Thursday, December 23, 2021

Beware of Vampires!

Vampires are on the loose, but it’s not our blood they’re after. It’s another fluid equally as precious. They are after our water, or more particularly, the profits they can make from Australia’s open and deregulated water market.

Vanguard previously discussed the Australian water market in an article Sold Down The River in October this year. Lately, a US registered company, Aqua Ceres has been seeking investors willing to put at least $500,000 each into Australian water entitlement purchases. They want to raise $193 million to buy about 25,000 megalitres of high-reliability water entitlement within two years. They are gambling on the expectation that climate change and increasing horticultural demand will drive water entitlement prices up, allowing them to make enormous profits.

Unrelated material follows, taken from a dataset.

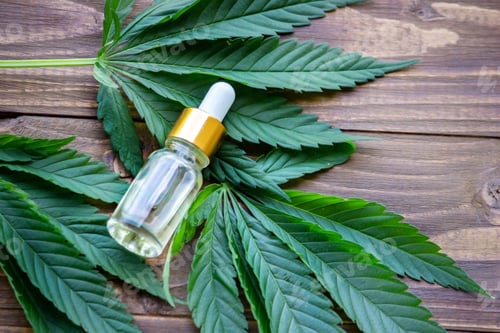 Preview: cannabis leaves on wood background with bottles, cannabis oil.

 Aqua Ceres points out that “water is the most critical of earth’s natural resources”, and it’s “a natural hedge against climate change.” They state that “investing with Aqua Ceres enables investors to invest in water directly without direct exposure to many of the usual operational and production risks associated with farm ownership.”
The Aqua Ceres Australian Water Offshore Fund is incorporated in the Cayman Islands. They have set up what they call a “Cayman mini master structure”, which will allow both non-US and US tax-exempt investors to direct their funds through a Cayman Islands feeder fund. The whole thing is starting to smell like a dead Murray River carp!
To cap it off, one of the Australian directors of Aqua Ceres was a director of the Australian subsidiary of a US company which was in trouble with the NSW Government in 2015 over that company’s actions in ploughing Aboriginal burial mounds and clearing native vegetation on a property in western NSW.
Water users predict that the actions of Aqua Ceres could cause massive disruption in the water market and drive up the price of permanent high-security water to a point where it would be unsustainable for irrigators, including even the large-scale almond growers.

It is reported that other US companies are also looking to get into the Australian water market. They want to exploit looming supply-demand imbalance of Australian irrigation water. Small irrigators, farm workers, country people and all of us who are consumers are suffering due to foreign control of our water. We need to unite and drive a wooden stake through the hearts of the water vampires!